Die Geschichte der Pastellmalerei in Europa umfasst fünf Jahrhunderte und reicht vom Frühbarock bis heute. Das Medium Pastell besticht durch die Leuchtkraft der Farben, den Effekt des Verwischens und seinem Charakter zwischen Zeichnung und Malerei. Die Fondation de l’Hermitage in Lausanne besitzt Edgar Degas’ Pastell „Danseuses au repos“. Weitere 150 fragile Pastelle aus öffentlichen und privaten Sammlungen der Schweiz ergänzen die Präsentation.
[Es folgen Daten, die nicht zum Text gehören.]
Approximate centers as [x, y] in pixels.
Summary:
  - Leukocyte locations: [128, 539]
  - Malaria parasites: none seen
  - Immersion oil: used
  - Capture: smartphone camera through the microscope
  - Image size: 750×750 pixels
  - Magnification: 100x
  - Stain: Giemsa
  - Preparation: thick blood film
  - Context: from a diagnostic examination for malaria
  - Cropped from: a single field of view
Schweiz | Lausanne: Fondation de l’Hermitage
2.2. – 21.5.2017
Der deutsche Begriff Pastell leitet sich vom italienischen Wort „pasta“ für Paste ab. Damit wurde schon im 16. Jahrhundert ein einfarbiger Zeichenstift aus gepresstem Farbstaub bezeichnet. Als Bindemittel wird etwa das wasserlösliche Gummi arabicum eingesetzt, die runde oder quadratische Form ist bis heute gleichgeblieben. Das Zeichenpapier sollte eine raue Oberfläche haben, damit die Farbpartikel daran haften können. Anfangs nutzten Künstler nur wenige Farben – Schwarz aus Ruß, Rot aus Rötel, Zinnober oder Mennige, Gelb aus Ocker. Im 17. Jahrhundert kamen noch Blau und Rosa hinzu. Ab dem 19. Jahrhundert sind auch Grüntöne in reicher Verwendung, womit sich das Pastell auch für Landschaftsdarstellungen eignete. Heute werden über 400 verschiedene Farbnuancen hergestellt. Der Eindruck eines Pastells hängt auch maßgeblich von der Farbe des Papiers ab, das bezeichnet wird. Hier bieten sich u.a. farbige Papiere an, die der Darstellung einen Grundton geben.
Im Vergleich zur Zeichnung ist es mit Pastellstiften möglich, die Farben zu verwischen bzw. miteinander zu mischen, wodurch das „Malen in trockenen Farben“ entstand. Vor allem die Porträtisten des 18. Jahrhunderts – allen voran Rosalba Carriera und Jean-Etienne Liotard – verstanden es den Effekt eines Gemäldes zu evozieren.
Die Entstehung des Pastells ist in die Renaissance zu datieren, allen voran französische Künstler dürften sich, wie Leonardo da Vinci im „Codex Atlanticus“ festhält, schon vor 1500 darin geübt haben. Leonardo selbst soll sich in die Technik geübt haben, die frühesten Werke sind von Leonardos Schülern überliefert. In der Folge setzte sich die Technik in Florenz jedoch nicht durch. Stattdessen sind Maler in Oberitalien am Gestalten mittels Wischen interessiert: Anfangs höhten sie ihre Zeichnungen mit weißer sowie farbiger Kreide. Bassano, Barocci und die Carracci zeichneten mit Pastell.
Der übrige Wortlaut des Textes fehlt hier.